───── 本文

マレーシアって本当にいろいろだなあ、と感じるのは、街なかを歩いていて、顔立ちや肌の色の違う人や、それぞれの民族衣装を見るときです。

主だった3民族の女性だけみても、マレー系は「バジュ・クルン」、華人(中国系)はチャイナドレス、インド系はサリーと、大きく異なります(男性にはさらに別の装いがあります)。また、移民が来る前からマレー半島やボルネオ島に住んでいた先住民族は、樹皮などの自然素材を銀細工やビーズで装飾した、独特の衣装を受け継いでいます。国家的なイベントで各民族の代表が集まると、さながら民族衣装の博覧会のよう。

多民族社会のマレーシアには、どんな民族衣装があるのか。まずは、人口の7割以上を占めるマレー系の衣装から紹介しましょう。

 

イスラムの戒律に沿ったマレー系の衣装

一番よく見かけるのは、マレー系女性の民族衣装「バジュ・クルン」でしょう。日本の着物のような正装やよそ行きということではなく、通勤や通学など、ふだんの生活で着られているからです

さまざまな衣服の人たちが乗っている、首都圏の電車。

後述する先住民族は別にして、マレー系の人びとはイスラム教徒で、戒律に従って女性は胸元や手足を露出しない服装を選びます。「バジュ」は“丈の長い上衣”、「クルン」は“覆うもの”といった意味。その名の通り、長袖のブラウスと、くるぶしまで届く長いスカートの組み合わせで、体の線が出ないゆったりとしたシルエットです。

地元の女性たちは、鮮やかな発色の化繊地が好みの様子。年中暑い熱帯の気候ですから、汗に濡れてもすぐ乾くという理由もありそうです。

モスク入口にある、ふさわしい服装の案内。

緑を基調にしたバジュ・クルン(クラフト・コンプレックスの工芸品展示にて)

頭髪を覆うことについては必ずしも一様ではありませんが、多くのイスラム女性たちは、その日の服装に合った色の「トゥドゥン」というスカーフを頭に巻いています。このスカーフと服のコーディネート、スカーフ留めに凝るのが彼女たちのおしゃれのようで、バザールなどに行くと、いろいろな色やデザインのものがたくさん並んでいます。

ちょっとドッキリ。頭髪を覆うスカーフ、トゥドゥンの売り場。

女性に比べると、マレー系の男性はシャツにスラックスという出で立ちが多く、伝統的な衣装「バジュ・ムラユ」(“マレー人の上衣”)を着るのは、改まった席や、金曜日の集合礼拝のときが多いようです。1か月にわたる断食が明ける「ハリ・ラヤ」(断食明け大祭)のころになると、デパートなどで晴れ着の特設コーナーができます。

断食明けを控えて、バジュ・ムラユを扱う売り場が登場。

──────────
───── データ一覧

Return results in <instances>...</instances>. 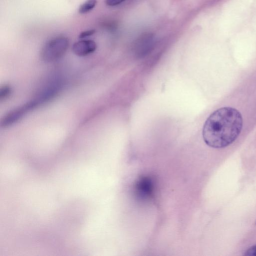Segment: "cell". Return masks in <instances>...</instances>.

──────────
───── データ一覧

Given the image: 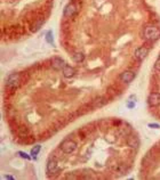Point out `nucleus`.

──────────

**やること**
a – 次の(i)〜(iii)が本文と合っているか、「はい」か「いいえ」で答えてください。それぞれ、決め手になる本文の言葉をそのまま引用してください。
(i) バジュ・クルンは、主に改まった席で着る服である。
(ii) マレー系は人口の7割以上を占める。
(iii) マレー系の男性がバジュ・ムラユを着るのは、金曜日の集合礼拝のときが多い。
b – 本文をもとに、次の質問に短く答えてください。
(i) 「クルン」はどういう意味か。
(ii) 頭髪を覆うスカーフは何と呼ばれているか。
(iii) 断食明け大祭は何と呼ばれているか。

**答え**
a –
(i) いいえ。「通勤や通学など、ふだんの生活で着られている」
(ii) はい。「人口の7割以上を占めるマレー系」
(iii) はい。「改まった席や、金曜日の集合礼拝のときが多いようです」

b –
(i) “覆うもの”
(ii) トゥドゥン
(iii) ハリ・ラヤ